[RECORDS FOR THE EXERCISE Boundary: Start]

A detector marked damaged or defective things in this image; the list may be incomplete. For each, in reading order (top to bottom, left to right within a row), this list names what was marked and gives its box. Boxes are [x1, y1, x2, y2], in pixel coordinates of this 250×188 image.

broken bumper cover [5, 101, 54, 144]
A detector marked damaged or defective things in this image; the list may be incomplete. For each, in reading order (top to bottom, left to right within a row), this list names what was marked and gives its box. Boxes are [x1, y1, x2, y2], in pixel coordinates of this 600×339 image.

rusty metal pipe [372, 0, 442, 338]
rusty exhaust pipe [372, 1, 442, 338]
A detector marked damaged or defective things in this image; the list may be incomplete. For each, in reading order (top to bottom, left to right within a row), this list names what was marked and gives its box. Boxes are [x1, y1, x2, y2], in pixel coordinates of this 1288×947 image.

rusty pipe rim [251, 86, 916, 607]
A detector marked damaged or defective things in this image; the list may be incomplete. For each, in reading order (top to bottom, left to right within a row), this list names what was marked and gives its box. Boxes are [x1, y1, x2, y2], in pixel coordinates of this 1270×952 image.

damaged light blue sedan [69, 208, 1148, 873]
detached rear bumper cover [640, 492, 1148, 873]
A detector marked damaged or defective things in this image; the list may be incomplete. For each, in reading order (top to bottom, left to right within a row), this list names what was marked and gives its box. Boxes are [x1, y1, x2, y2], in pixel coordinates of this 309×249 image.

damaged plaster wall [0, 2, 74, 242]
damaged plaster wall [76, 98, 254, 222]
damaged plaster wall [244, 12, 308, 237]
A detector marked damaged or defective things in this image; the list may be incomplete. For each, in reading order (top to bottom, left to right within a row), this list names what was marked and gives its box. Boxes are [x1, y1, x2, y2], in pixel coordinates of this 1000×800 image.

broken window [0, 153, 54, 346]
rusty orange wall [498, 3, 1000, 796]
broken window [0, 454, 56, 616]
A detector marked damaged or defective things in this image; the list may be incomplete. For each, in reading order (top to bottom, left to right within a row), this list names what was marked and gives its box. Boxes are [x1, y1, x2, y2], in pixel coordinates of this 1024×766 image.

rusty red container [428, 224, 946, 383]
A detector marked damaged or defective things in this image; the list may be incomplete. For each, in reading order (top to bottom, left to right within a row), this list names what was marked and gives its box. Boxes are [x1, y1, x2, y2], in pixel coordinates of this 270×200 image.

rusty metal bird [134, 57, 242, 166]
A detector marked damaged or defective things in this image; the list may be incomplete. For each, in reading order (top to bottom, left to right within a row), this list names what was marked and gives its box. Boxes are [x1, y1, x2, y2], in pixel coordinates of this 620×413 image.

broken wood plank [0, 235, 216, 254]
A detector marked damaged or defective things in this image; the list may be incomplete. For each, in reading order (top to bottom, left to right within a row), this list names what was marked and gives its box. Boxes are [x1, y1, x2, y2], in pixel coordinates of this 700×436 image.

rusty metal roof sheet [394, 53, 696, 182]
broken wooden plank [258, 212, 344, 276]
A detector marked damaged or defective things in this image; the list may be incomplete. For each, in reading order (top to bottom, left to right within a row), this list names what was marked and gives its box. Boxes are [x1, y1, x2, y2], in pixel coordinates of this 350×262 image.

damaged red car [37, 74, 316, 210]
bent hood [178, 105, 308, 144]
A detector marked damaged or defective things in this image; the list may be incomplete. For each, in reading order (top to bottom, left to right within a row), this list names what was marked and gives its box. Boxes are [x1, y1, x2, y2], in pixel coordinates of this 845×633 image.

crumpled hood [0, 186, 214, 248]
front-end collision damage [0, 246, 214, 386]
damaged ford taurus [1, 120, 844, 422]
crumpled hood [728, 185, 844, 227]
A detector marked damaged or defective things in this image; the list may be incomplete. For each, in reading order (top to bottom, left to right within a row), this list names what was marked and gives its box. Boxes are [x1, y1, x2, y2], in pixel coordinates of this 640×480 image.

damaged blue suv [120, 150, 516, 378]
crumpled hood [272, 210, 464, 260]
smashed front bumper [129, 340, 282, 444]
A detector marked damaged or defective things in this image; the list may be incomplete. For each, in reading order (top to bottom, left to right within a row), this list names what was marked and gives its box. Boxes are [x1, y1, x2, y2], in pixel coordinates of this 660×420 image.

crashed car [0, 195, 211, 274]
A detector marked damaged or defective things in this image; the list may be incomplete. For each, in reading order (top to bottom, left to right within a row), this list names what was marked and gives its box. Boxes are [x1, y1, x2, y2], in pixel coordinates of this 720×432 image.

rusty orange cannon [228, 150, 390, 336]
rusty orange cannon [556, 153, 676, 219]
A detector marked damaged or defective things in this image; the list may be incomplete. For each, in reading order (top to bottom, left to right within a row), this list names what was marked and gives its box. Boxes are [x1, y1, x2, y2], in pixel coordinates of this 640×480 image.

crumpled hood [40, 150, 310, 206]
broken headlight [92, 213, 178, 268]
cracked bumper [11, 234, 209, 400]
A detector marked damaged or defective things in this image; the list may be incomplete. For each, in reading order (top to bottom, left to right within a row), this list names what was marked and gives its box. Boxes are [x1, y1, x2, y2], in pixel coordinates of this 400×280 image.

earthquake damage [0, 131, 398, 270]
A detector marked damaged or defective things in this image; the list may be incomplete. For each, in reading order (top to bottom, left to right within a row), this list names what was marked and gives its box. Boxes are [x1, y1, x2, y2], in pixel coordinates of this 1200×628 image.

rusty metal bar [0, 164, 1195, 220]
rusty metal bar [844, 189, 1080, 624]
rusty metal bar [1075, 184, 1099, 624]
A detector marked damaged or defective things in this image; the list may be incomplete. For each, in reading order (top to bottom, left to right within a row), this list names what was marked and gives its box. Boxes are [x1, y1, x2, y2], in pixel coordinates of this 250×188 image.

[RECORDS FOR THE EXERCISE Boundary: End]

EXERCISE PROMPT »
Set all the entries above down again exactly.

ANSWER BOX »
A detector marked damaged or defective things in this image; the list may be incomplete. For each, in reading order (top to bottom, left to right within a row), this list names what was marked and gives its box. Boxes are [x1, y1, x2, y2], in pixel coordinates of this 250×188 image.

broken bumper cover [5, 101, 54, 144]
A detector marked damaged or defective things in this image; the list may be incomplete. For each, in reading order (top to bottom, left to right within a row), this list names what was marked and gives its box. Boxes are [x1, y1, x2, y2], in pixel coordinates of this 600×339 image.

rusty metal pipe [372, 0, 442, 338]
rusty exhaust pipe [372, 1, 442, 338]
A detector marked damaged or defective things in this image; the list may be incomplete. For each, in reading order (top to bottom, left to right within a row), this list names what was marked and gives its box. Boxes are [x1, y1, x2, y2], in pixel coordinates of this 1288×947 image.

rusty pipe rim [251, 86, 916, 607]
A detector marked damaged or defective things in this image; the list may be incomplete. For each, in reading order (top to bottom, left to right within a row), this list names what was marked and gives its box. Boxes are [x1, y1, x2, y2], in pixel coordinates of this 1270×952 image.

damaged light blue sedan [69, 208, 1148, 873]
detached rear bumper cover [640, 492, 1148, 873]
A detector marked damaged or defective things in this image; the list may be incomplete. For each, in reading order (top to bottom, left to right within a row), this list names what was marked and gives its box. Boxes are [x1, y1, x2, y2], in pixel coordinates of this 309×249 image.

damaged plaster wall [0, 2, 74, 242]
damaged plaster wall [76, 98, 254, 222]
damaged plaster wall [244, 12, 308, 237]
A detector marked damaged or defective things in this image; the list may be incomplete. For each, in reading order (top to bottom, left to right within a row), this list names what was marked and gives its box. Boxes are [x1, y1, x2, y2], in pixel coordinates of this 1000×800 image.

broken window [0, 153, 54, 346]
rusty orange wall [498, 3, 1000, 796]
broken window [0, 454, 56, 616]
A detector marked damaged or defective things in this image; the list may be incomplete. For each, in reading order (top to bottom, left to right within a row), this list names what was marked and gives its box. Boxes are [x1, y1, x2, y2], in pixel coordinates of this 1024×766 image.

rusty red container [428, 224, 946, 383]
A detector marked damaged or defective things in this image; the list may be incomplete. For each, in reading order (top to bottom, left to right within a row), this list names what was marked and gives its box. Boxes are [x1, y1, x2, y2], in pixel coordinates of this 270×200 image.

rusty metal bird [134, 57, 242, 166]
A detector marked damaged or defective things in this image; the list may be incomplete. For each, in reading order (top to bottom, left to right within a row), this list names what was marked and gives its box. Boxes are [x1, y1, x2, y2], in pixel coordinates of this 620×413 image.

broken wood plank [0, 235, 216, 254]
A detector marked damaged or defective things in this image; the list may be incomplete. For each, in reading order (top to bottom, left to right within a row), this list names what was marked and gives its box. Boxes are [x1, y1, x2, y2], in pixel coordinates of this 700×436 image.

rusty metal roof sheet [394, 53, 696, 182]
broken wooden plank [258, 212, 344, 276]
A detector marked damaged or defective things in this image; the list may be incomplete. For each, in reading order (top to bottom, left to right within a row), this list names what was marked and gives its box. Boxes are [x1, y1, x2, y2], in pixel coordinates of this 350×262 image.

damaged red car [37, 74, 316, 210]
bent hood [178, 105, 308, 144]
A detector marked damaged or defective things in this image; the list may be incomplete. For each, in reading order (top to bottom, left to right within a row), this list names what was marked and gives its box. Boxes are [x1, y1, x2, y2], in pixel coordinates of this 845×633 image.

crumpled hood [0, 186, 214, 248]
front-end collision damage [0, 246, 214, 386]
damaged ford taurus [1, 120, 844, 422]
crumpled hood [728, 185, 844, 227]
A detector marked damaged or defective things in this image; the list may be incomplete. For each, in reading order (top to bottom, left to right within a row), this list names what was marked and gives its box. Boxes are [x1, y1, x2, y2], in pixel coordinates of this 640×480 image.

damaged blue suv [120, 150, 516, 378]
crumpled hood [272, 210, 464, 260]
smashed front bumper [129, 340, 282, 444]
A detector marked damaged or defective things in this image; the list may be incomplete. For each, in reading order (top to bottom, left to right within a row), this list names what was marked and gives its box. Boxes are [x1, y1, x2, y2], in pixel coordinates of this 660×420 image.

crashed car [0, 195, 211, 274]
A detector marked damaged or defective things in this image; the list may be incomplete. For each, in reading order (top to bottom, left to right within a row), this list names what was marked and gives its box. Boxes are [x1, y1, x2, y2], in pixel coordinates of this 720×432 image.

rusty orange cannon [228, 150, 390, 336]
rusty orange cannon [556, 153, 676, 219]
A detector marked damaged or defective things in this image; the list may be incomplete. For each, in reading order (top to bottom, left to right within a row), this list names what was marked and gives its box. Boxes are [x1, y1, x2, y2], in pixel coordinates of this 640×480 image.

crumpled hood [40, 150, 310, 206]
broken headlight [92, 213, 178, 268]
cracked bumper [11, 234, 209, 400]
A detector marked damaged or defective things in this image; the list may be incomplete. For each, in reading order (top to bottom, left to right within a row), this list names what was marked and gives its box. Boxes are [x1, y1, x2, y2], in pixel coordinates of this 400×280 image.

earthquake damage [0, 131, 398, 270]
A detector marked damaged or defective things in this image; the list may be incomplete. For each, in reading order (top to bottom, left to right within a row), this list names what was marked and gives its box. Boxes are [x1, y1, x2, y2], in pixel coordinates of this 1200×628 image.

rusty metal bar [0, 164, 1195, 220]
rusty metal bar [844, 189, 1080, 624]
rusty metal bar [1075, 184, 1099, 624]
A detector marked damaged or defective things in this image; the list may be incomplete. For each, in reading order (top to bottom, left to right within a row), this list names what was marked and gives its box. Boxes are [x1, y1, x2, y2], in pixel coordinates of this 250×188 image.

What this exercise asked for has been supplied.